New York The air thick with dust and tinged with bitter smoke, a city still patching together phone lines and electricity battled to get back to business for Monday's reopening of Wall Street.
The New York Stock Exchange and the Mercantile Exchange, as well as City Hall and other government buildings and courthouses, are to reopen today, even as much of lower Manhattan remains inaccessible.
"We think we're ready for it," Mayor Rudolph Giuliani said Sunday. "Some of it obviously ... is trial and error." Investors anxiously awaited the markets' reopening.
Five days after two hijacked commercial jetliners brought down the World Trade Center, parts of the island's southern tip are still without electricity or telephone service. Streets are crisscrossed with heavy utility cables and portable generators stand on sidewalks.
The Wall Street subway station is closed, and only subways on the east side of downtown Manhattan will run at all.
A new ferry service will carry passengers across the East River from Brooklyn. Streets are closed to vehicles and some thoroughfares are blocked altogether.
Even so, Giuliani has made reopening the area home to the city's financial and government sectors a priority. The New York Stock Exchange had a successful test Saturday of its computer and communications systems.
The computerized Nasdaq Stock Market, which doesn't have a trading floor as the NYSE does on Wall Street, said it had also conducted a successful test of its systems.
The NYSE was not physically damaged in the attack. But a telephone switching operation was knocked out, severing some of the communications systems used in trading. A number of investment firms suffered damage that forced them to relocate some of their operations and re-establish computer links.
A lot is at stake. About $100 billion worth of trades are conducted daily on the NYSE, Nasdaq Stock Market and American Stock Exchange, according to the Securities Industry Assn. Those trades haven't been conducted since the market closed.
Though bonds and some commodities resumed trading Thursday, this has been the stock market's longest closure since the midst of the Depression in 1933, when the government declared a banking holiday that lasted for more than a week.
Business owners and residents are concerned that the tens of thousands of people returning to work could create chaos in a fragile situation.
"I don't know how much this place can take," said Elizabeth Hart, who lives on John Street, three blocks from where the World Trade Center stood. "There's no power, it smells bad. The last thing we need is crowds going to work down here."

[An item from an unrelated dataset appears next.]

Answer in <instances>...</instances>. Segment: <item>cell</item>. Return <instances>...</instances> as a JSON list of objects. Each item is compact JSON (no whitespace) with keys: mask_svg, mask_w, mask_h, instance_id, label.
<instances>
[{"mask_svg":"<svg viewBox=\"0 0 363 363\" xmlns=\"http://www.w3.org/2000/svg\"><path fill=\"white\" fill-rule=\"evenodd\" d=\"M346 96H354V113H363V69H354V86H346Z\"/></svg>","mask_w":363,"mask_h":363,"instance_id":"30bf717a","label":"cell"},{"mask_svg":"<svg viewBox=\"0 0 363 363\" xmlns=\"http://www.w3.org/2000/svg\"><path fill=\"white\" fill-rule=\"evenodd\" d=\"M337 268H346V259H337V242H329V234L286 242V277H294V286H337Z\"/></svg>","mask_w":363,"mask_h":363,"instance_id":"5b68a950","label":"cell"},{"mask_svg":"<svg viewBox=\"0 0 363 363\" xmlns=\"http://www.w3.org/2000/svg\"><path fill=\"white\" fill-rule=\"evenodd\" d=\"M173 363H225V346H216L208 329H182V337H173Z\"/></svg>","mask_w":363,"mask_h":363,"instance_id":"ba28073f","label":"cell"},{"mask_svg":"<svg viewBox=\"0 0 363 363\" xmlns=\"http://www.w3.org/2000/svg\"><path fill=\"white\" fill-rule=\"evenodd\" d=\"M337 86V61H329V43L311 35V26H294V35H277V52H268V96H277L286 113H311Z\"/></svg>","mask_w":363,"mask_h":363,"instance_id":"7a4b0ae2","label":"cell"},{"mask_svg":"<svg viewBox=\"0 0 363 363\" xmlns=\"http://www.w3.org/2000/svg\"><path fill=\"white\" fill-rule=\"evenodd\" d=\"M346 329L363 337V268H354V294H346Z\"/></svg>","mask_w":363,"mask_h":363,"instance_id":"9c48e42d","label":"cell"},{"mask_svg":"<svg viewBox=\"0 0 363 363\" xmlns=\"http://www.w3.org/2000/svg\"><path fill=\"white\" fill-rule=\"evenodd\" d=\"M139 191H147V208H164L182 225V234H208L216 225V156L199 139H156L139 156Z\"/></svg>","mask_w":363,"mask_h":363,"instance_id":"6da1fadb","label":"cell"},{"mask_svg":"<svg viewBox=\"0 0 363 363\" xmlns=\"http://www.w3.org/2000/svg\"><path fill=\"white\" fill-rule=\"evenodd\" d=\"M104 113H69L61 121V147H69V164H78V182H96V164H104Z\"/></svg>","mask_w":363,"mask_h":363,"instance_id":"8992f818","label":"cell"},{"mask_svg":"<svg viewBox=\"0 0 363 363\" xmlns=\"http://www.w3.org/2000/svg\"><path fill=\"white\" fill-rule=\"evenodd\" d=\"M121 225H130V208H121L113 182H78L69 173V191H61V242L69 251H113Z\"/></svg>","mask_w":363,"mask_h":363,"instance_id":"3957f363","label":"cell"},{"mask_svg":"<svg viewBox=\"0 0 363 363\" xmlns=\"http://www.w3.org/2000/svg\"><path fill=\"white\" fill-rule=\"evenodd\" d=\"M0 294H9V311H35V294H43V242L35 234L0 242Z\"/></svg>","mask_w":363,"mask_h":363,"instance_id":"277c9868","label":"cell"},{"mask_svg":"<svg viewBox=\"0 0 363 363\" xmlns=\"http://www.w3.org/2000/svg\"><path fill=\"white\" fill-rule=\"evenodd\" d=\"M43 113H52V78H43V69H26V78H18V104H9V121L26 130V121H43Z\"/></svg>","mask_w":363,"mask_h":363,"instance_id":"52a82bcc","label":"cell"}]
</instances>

Despite Giuliani's optimism, some business owners say they may need days, even weeks, to prepare.
"I don't think it's going to be possible. I don't know how they say they can open," said Marek Zieba, the superintendent of an apartment building on Ann Street. "It's good for the people, but I don't think they can open."
Dennis Goin, president of the Goin & Co. brokerage firm, is so concerned about potential chaos this morning that he plans to sleep inside his company's office, just down the street from the NYSE building.
Goin's firm usually trades on the floor of the American Stock Exchange, which was left without electricity and will temporarily operate out of the New York exchange.
Besides the problems with infrastructure, Goin said the return to work is likely to be emotionally searing as well today and beyond.
"It will be a long time before people think of it as business as usual, because you might be calling to people ... who you might call once a month, and when you place that call, you might be told that Joe isn't here anymore," he said.